Website

Schedule

Mode: Virtual

Date: Sunday, July 10

8:00–9:00 Intro and Keynote
12:00–13:00 Mentorship Lunch
17:00–18:00 Panel and Goodbye

Accepted Contributions

Modeling Framing in Immigration Discourse on Social Media
Julia Mendelsohn, Ceren Budak, and David Jurgens

The framing of political issues can influence policy and public opinion. Even though the public plays a key role in creating and spreading frames, little is known about how ordinary people on social media frame political issues. By creating a new dataset of immigration-related tweets labeled for multiple framing typologies from political communication theory, we develop supervised models to detect frames. We demonstrate how users’ ideology and region impact framing choices, and how a message’s framing influences audience responses. We find that the more commonly-used issue-generic frames obscure important ideological and regional patterns that are only revealed by immigration-specific frames. Furthermore, frames oriented towards human interests, culture, and politics are associated with higher user engagement. This large-scale analysis of a complex social and linguistic phenomenon contributes to both NLP and social science research.

Affects of Remote Learning on Academic Performance of High School Students
Garima Giri, Robert M. Scott, and Snigdha Chaturvedi

The ongoing COVID-19 pandemic has resulted in prolonged school closures. Remote learning has since been a new endeavor for both students and instructors to undertake. This has resulted in personal and academic challenges for students nationwide, including increased stress levels and poorer mental health outcomes.
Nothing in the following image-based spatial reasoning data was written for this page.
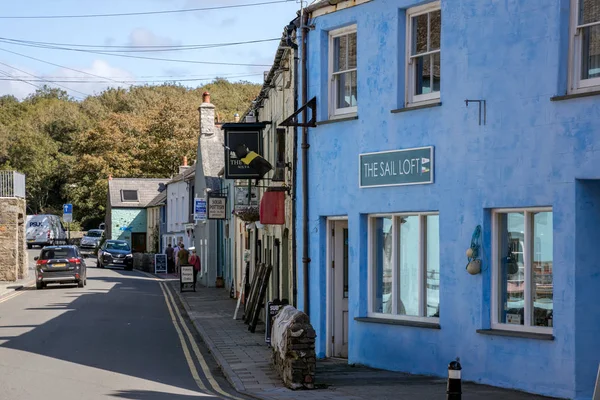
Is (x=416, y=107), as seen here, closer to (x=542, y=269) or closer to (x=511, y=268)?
(x=511, y=268)

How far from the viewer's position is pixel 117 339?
2025 cm

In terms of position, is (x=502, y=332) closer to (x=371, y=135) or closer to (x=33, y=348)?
(x=371, y=135)

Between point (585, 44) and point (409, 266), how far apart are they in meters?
4.70

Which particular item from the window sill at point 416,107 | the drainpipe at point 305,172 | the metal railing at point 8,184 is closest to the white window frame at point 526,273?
the window sill at point 416,107

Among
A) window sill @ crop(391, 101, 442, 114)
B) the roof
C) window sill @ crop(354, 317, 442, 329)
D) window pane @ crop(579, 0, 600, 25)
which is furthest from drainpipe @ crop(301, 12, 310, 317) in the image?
the roof


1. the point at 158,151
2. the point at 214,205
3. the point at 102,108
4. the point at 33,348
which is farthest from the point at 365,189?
the point at 102,108

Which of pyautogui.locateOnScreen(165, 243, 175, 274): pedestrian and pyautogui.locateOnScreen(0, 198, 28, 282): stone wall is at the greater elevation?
pyautogui.locateOnScreen(0, 198, 28, 282): stone wall

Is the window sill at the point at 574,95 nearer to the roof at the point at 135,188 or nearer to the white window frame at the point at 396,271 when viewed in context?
the white window frame at the point at 396,271

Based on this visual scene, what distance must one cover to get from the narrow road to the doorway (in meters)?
2.31

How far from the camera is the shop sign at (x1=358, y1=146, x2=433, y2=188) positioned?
13891mm

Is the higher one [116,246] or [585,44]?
[585,44]

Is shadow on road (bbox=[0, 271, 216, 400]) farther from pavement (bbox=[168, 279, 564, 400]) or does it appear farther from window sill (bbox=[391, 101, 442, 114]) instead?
window sill (bbox=[391, 101, 442, 114])

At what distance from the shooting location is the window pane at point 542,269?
12.0 m

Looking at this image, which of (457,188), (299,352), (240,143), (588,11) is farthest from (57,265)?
(588,11)
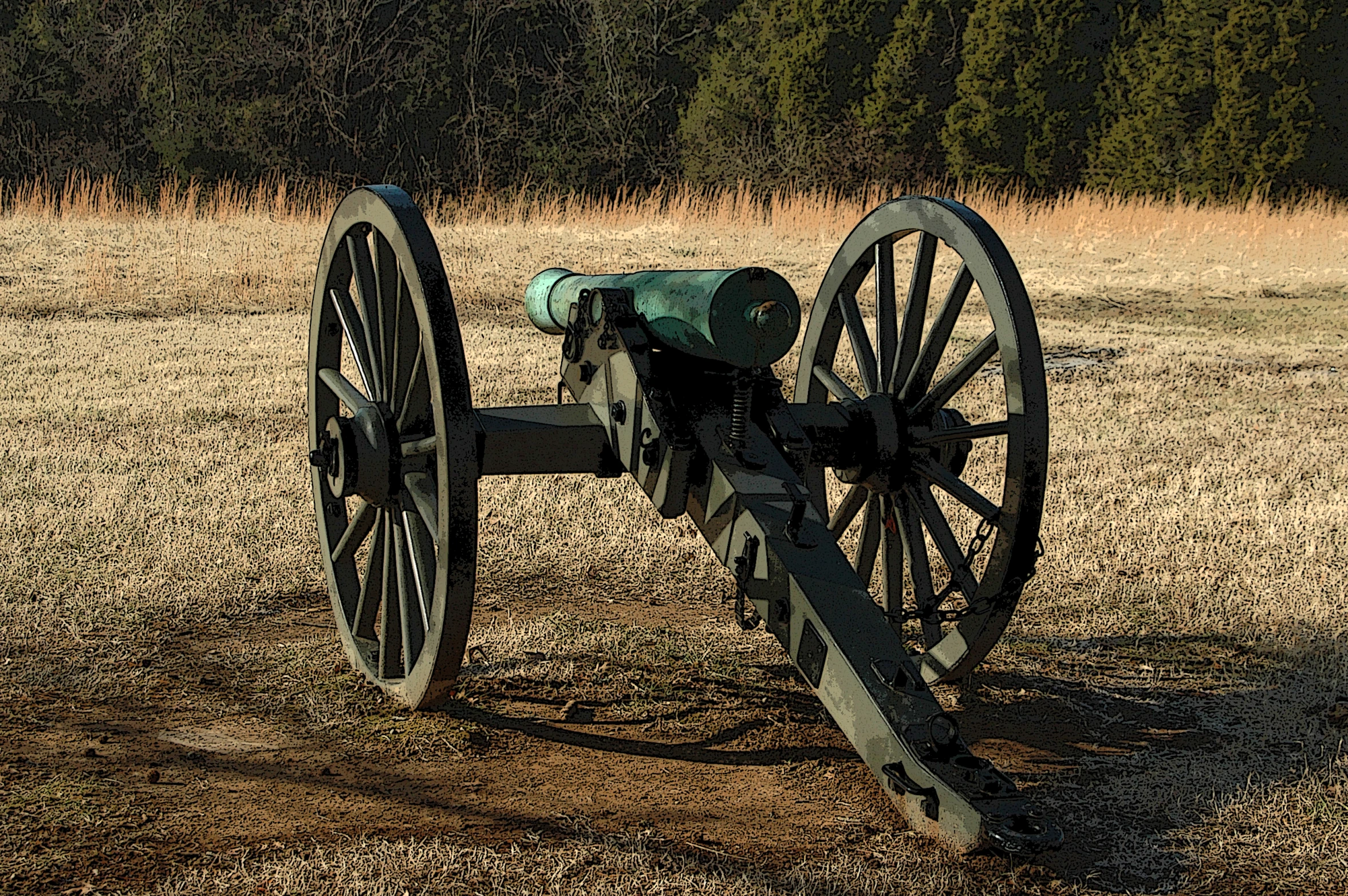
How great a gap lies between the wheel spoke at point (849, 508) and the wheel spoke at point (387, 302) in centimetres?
153

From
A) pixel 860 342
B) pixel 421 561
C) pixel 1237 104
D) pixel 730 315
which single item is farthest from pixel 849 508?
pixel 1237 104

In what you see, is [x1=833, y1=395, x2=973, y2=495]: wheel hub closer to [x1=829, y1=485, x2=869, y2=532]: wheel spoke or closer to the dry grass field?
[x1=829, y1=485, x2=869, y2=532]: wheel spoke

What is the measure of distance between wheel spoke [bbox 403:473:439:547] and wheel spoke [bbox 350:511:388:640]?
0.81 ft

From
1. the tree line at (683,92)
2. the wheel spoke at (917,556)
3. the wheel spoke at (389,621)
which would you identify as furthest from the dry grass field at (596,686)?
the tree line at (683,92)

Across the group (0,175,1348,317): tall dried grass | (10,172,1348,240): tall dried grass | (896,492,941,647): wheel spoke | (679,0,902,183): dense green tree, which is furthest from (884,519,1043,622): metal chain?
(679,0,902,183): dense green tree

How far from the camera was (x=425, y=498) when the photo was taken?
13.0 ft

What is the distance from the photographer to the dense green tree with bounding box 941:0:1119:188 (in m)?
24.8

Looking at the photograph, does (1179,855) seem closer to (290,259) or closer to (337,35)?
(290,259)

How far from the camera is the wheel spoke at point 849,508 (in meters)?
4.80

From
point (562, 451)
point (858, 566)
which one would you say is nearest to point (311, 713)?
point (562, 451)


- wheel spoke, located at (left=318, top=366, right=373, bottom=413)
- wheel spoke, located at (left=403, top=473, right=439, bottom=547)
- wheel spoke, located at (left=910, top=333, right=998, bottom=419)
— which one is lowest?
wheel spoke, located at (left=403, top=473, right=439, bottom=547)

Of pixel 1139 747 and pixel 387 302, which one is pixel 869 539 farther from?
pixel 387 302

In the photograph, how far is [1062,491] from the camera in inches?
289

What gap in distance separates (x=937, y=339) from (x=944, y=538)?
0.63 m
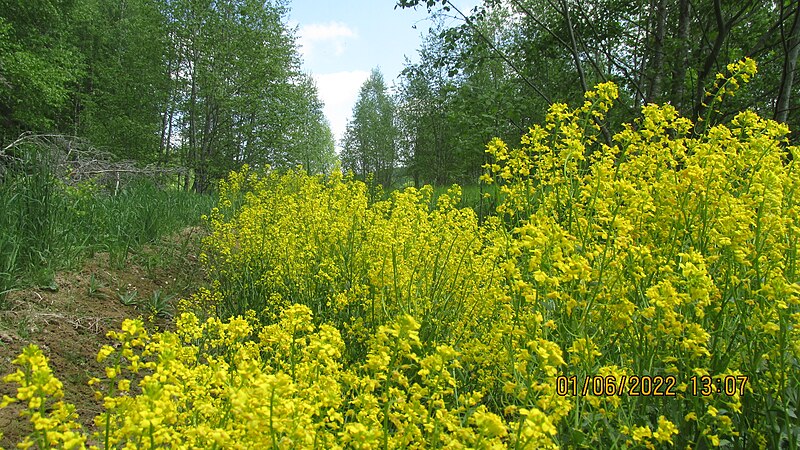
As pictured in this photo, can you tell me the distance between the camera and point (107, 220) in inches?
190

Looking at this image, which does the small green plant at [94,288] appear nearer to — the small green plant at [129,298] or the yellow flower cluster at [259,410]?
the small green plant at [129,298]

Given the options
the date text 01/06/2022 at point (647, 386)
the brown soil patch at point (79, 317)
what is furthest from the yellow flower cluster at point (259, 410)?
the brown soil patch at point (79, 317)

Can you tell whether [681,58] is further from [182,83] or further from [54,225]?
[182,83]

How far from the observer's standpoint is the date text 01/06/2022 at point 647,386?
1.61 m

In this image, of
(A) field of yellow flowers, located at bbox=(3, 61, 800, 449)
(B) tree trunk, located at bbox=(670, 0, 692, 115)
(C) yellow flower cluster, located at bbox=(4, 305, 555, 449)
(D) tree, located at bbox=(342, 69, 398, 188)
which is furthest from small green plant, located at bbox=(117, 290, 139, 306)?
(D) tree, located at bbox=(342, 69, 398, 188)

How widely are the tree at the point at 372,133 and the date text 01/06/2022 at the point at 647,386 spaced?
32.2m

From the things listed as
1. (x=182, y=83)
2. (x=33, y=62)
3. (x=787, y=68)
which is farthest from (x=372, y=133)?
(x=787, y=68)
In this project, we focus on identifying factors predictive of change in academic performance of high school students caused by the pandemic. We also predict students’ relative academic performance based on self-reported data. For collecting self-reported data, we conducted a survey to explore mental health issues and pandemic’s influence on academic achievement among high school students, aged 13 to 19 years old, in diverse neighborhoods in the mid-Atlantic region. This study’s most notable findings illustrate the correspondence between a student’s overall mental health and academic achievement during the COVID-19 pandemic. Academic institutions considering remote learning could use this research to gain a better understanding of how remote learning impacts academic performance of students and to implement resources to better support students.